Aunque apenas era un muchacho, fui testigo de épocas cuando los nombramientos en cargos públicos de importancia se hacían con plena libertad y, sin embargo, las formas estaban revestidas de dignidad y señorío.
Recuerdo a muchos de mis mentores reflexionar con detenimiento antes de aceptar un cargo que les era propuesto, pues, usualmente, la aceptación de la dignidad pública implicaba rebajar su condición económica o laboral.
Mediocres han existido siempre, pero en aquel entonces había la posibilidad de que los cargos se ofrecieran, con cierta solemnidad, a quienes eran reconocidos como los mejores. Eso ya no sucede. Quien aspira hoy a un nombramiento legislativo debe someterse a una suerte de inconveniente cortejo. En ocasiones este puede llegar a ser indignante.
Es recordado que, tiempo atrás, en un interrogatorio de la Comisión de Nombramientos se llegó al extremo de consultarle a un aspirante el porqué de una cicatriz en el rostro. Este tipo de situaciones inhibe la participación de muchos profesionales y académicos más prestigiosos del país.

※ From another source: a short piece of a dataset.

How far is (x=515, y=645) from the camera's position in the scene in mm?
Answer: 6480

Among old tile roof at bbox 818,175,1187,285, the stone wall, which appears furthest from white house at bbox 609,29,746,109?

No conciben que, para ocupar una dignidad de la que por reconocimiento son merecedores, deban ofrecerse. O, peor aún, someterse a un trato impropio. No aceptan enfrentar una parafernalia que, en muchas ocasiones, amenaza ser humillante.
Los diputados deberían ejercer la costumbre –fuera de su cajón reglamentista– de hacer ofrecimientos y proponer candidatos en el momento cuando lo crean oportuno.
No niego que, en esta época de masificación de la actividad profesional, es indudable que debe existir un filtro para impedir el paso a los aspirantes inconvenientes. Y ese debe ser el sentido de la Comisión de Nombramientos, la cual debe eliminar a los aspirantes deficientes y mediocres, o a aquellos que resulten evidentemente pícaros.
Pero es un filtro primario, nunca una camisa de fuerza que desmotive a los demás legisladores a proponer nombres reputados, como sucede en la práctica actual. Esto implica no caer en mojigaterías.
Lo esencial. Recuerdo que el Dr. Rodolfo Piza Escalante ofrecía un ejemplo de su propia experiencia con objetivos de enseñanza académica.
Se refería a la anécdota de un incumplimiento que tuvo de alguno de esos engorrosos trámites administrativos, el cual omitió y debió resolver combatiendo al sistema.
Es probable que si en aquellos momentos se le hubiese dado una importancia tan estricta al cumplimiento de las convenciones reglamentistas –a lo políticamente correcto– y si aquel incumplimiento hubiese sido reprochado con el celo mojigato que en ocasiones se aplica hoy, Costa Rica hubiese perdido a uno de los jueces más brillantes de toda su historia.
No olvidemos que en la selección de los aspirantes no deben prevalecer las formas en detrimento de lo esencial.
El autor es abogado constitucionalista.